● **What to do**
Repeat the data below exactly, with every entry included.

● **Web page caption snippets**
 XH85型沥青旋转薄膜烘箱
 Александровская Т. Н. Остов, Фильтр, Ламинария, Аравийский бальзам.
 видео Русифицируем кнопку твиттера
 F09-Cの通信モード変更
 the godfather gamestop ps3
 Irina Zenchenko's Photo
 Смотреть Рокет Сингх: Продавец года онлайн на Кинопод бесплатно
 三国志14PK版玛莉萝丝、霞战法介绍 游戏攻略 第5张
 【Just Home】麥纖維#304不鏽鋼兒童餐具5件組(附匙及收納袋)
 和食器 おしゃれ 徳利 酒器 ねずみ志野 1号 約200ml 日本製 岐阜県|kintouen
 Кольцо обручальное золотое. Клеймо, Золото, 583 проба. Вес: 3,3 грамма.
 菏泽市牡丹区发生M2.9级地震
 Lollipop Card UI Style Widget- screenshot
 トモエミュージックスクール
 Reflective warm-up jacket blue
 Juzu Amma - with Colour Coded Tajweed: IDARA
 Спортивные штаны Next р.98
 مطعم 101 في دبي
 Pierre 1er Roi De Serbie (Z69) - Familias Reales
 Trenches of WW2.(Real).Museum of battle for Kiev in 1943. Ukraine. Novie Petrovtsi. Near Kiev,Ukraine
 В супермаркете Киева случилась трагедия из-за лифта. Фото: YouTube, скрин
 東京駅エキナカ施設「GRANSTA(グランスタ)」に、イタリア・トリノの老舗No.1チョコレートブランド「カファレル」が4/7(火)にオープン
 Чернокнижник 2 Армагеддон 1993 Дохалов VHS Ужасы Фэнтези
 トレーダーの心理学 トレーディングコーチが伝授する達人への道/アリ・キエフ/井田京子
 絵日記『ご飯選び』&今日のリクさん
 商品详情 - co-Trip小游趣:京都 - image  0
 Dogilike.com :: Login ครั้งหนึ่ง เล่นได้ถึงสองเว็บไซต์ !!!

● **Worked solution**
 XH85型沥青旋转薄膜烘箱
 Александровская Т. Н. Остов, Фильтр, Ламинария, Аравийский бальзам.
 видео Русифицируем кнопку твиттера
 F09-Cの通信モード変更
 the godfather gamestop ps3
 Irina Zenchenko's Photo
 Смотреть Рокет Сингх: Продавец года онлайн на Кинопод бесплатно
 三国志14PK版玛莉萝丝、霞战法介绍 游戏攻略 第5张
 【Just Home】麥纖維#304不鏽鋼兒童餐具5件組(附匙及收納袋)
 和食器 おしゃれ 徳利 酒器 ねずみ志野 1号 約200ml 日本製 岐阜県|kintouen
 Кольцо обручальное золотое. Клеймо, Золото, 583 проба. Вес: 3,3 грамма.
 菏泽市牡丹区发生M2.9级地震
 Lollipop Card UI Style Widget- screenshot
 トモエミュージックスクール
 Reflective warm-up jacket blue
 Juzu Amma - with Colour Coded Tajweed: IDARA
 Спортивные штаны Next р.98
 مطعم 101 في دبي
 Pierre 1er Roi De Serbie (Z69) - Familias Reales
 Trenches of WW2.(Real).Museum of battle for Kiev in 1943. Ukraine. Novie Petrovtsi. Near Kiev,Ukraine
 В супермаркете Киева случилась трагедия из-за лифта. Фото: YouTube, скрин
 東京駅エキナカ施設「GRANSTA(グランスタ)」に、イタリア・トリノの老舗No.1チョコレートブランド「カファレル」が4/7(火)にオープン
 Чернокнижник 2 Армагеддон 1993 Дохалов VHS Ужасы Фэнтези
 トレーダーの心理学 トレーディングコーチが伝授する達人への道/アリ・キエフ/井田京子
 絵日記『ご飯選び』&今日のリクさん
 商品详情 - co-Trip小游趣:京都 - image  0
 Dogilike.com :: Login ครั้งหนึ่ง เล่นได้ถึงสองเว็บไซต์ !!!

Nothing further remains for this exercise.